As already explained in the general overview in chapter 5, the Security Rule consists of a number of broad standards and, in some cases, implementation specifications, which define certain aspects of the general standard in more specific terms. Those specifications are further categorized as required and addressable, while standalone standards (i.e. without additional specifications) are always interpreted as required. The Rule has been significantly revised since the last public draft in that it now refrains from referring to specific technologies, providing instead more widely applicable requirements for 'reasonable' protection.
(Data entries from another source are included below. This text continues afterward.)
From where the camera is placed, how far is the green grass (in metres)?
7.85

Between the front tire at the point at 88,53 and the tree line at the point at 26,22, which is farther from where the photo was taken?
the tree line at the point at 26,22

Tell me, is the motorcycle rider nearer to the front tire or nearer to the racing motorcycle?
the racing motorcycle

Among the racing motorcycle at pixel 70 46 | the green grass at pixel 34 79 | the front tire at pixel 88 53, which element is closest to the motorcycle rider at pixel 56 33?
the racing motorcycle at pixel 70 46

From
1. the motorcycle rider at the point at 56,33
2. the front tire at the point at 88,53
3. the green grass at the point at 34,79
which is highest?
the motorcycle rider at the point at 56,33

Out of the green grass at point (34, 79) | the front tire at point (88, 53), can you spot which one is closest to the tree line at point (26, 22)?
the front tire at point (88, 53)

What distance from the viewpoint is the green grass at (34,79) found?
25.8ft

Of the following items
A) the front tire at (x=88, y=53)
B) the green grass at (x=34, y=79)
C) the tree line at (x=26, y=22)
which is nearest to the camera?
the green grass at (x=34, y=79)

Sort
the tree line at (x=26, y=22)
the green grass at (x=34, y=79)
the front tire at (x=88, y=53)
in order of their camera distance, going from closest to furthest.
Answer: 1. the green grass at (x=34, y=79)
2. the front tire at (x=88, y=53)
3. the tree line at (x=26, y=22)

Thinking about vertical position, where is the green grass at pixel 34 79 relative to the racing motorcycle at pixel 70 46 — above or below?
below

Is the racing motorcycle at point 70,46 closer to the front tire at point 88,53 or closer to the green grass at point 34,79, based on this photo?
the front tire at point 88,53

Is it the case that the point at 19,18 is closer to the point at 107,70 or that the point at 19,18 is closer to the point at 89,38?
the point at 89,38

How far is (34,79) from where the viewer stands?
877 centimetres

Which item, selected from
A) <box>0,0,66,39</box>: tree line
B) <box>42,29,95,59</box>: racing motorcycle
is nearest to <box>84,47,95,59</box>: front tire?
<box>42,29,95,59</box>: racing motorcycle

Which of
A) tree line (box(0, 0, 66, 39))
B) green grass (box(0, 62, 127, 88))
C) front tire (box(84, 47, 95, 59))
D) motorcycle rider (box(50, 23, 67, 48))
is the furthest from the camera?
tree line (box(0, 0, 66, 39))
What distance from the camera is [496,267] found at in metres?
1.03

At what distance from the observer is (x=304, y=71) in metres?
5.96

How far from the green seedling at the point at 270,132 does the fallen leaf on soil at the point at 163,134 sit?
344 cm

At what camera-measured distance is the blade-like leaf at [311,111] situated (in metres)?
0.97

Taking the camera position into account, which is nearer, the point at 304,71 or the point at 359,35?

The actual meaning of the keyword 'reasonable' is certainly open for interpretation, with many additional variables factoring in the equation, like size of the organization and its security budget, amount and sensitivity of EPHI that the CE is dealing with, etc. It would certainly be inappropriate to require same level of security protection (and, correspondingly, funding) from a multi-billion dollar corporation, dealing with EPHI of many thousand people, as from a four people physician office which serves fifty individuals. For instance, a Fortune 500 corporation will have hard time convincing jury that an access control policy of not sharing passwords and blocking floppy drives provides 'reasonable' means of protection, while it might suffice for a small office environment. However, the Security Rule makes it clear that for compliance even the smallest entities will have to demonstrate some level of ongoing protection of the electronically stored and transmitted information about its patients .
Also, it is important to remember that a CE has not only to implement something, but also to be able to justify its choice before an audit or a jury, often consisting of non-technical people. Therefore, in the long run, a large CE will be better off demonstrating more than just 'reasonable' level of protection in order to protect itself from the future claims accusing it of negligence.
Implementation of the required specifications is mandatory, meaning that all CEs must implement some kind of protection of the prescribed type. However, each CE has flexibility in choosing technical means to achieve compliance, and the chosen implementation may vary greatly. For instance, emergency access procedures may vary from establishing and maintaining a 24x7 backup facility with mirrored hardware and autonomic power generators, to daily backups on floppy disks, stored in doctor's drawer at home. In both case, the procedures for accessing data in emergencies has to be clearly documented and the personnel should be trained to obtain and restore the data, should a catastrophic failure occur. Documentation and training are therefore just as important for compliance with regulation as the proper technical implementation.
For addressable specifications, Security Rule specifies alternative ways of dealing with them: implementing, implementing with a comparable solution, not implementing or using a completely different approach. When implemented the prescribed approach, or using a comparable solution, the same reasoning as with required standards should be applied. For example, if a CE decided to use SSL to address the transmission security, it will certainly be viewed as an acceptable comparable solution. However, if this SSL implementation has implementation shortcomings that might reveal the transmitted data, and the CE is aware about this fact, but is trying to save few dollars by going with cheaper implementation, it might quite rightfully be accused of negligence should a case be brought up against it.
However, a CE is not in a position to not implement an addressable specification just because it does not feel like doing it at the moment. It should better have a pretty convincing reason for such a decision. For instance, a doctor might decide that he is not going to use encryption for its e-mail communication involving EPHI, because not all of his addressees possess necessary software. However, his office policy states and he adheres to the policy of always obtaining patient's permission first for such a non-secured transmission to protect himself against a possible lawsuit should this information be intercepted. An alternative approach would be anonymizing the EPHI prior to transmission and sharing identifying information out-of- band or in a secure manner.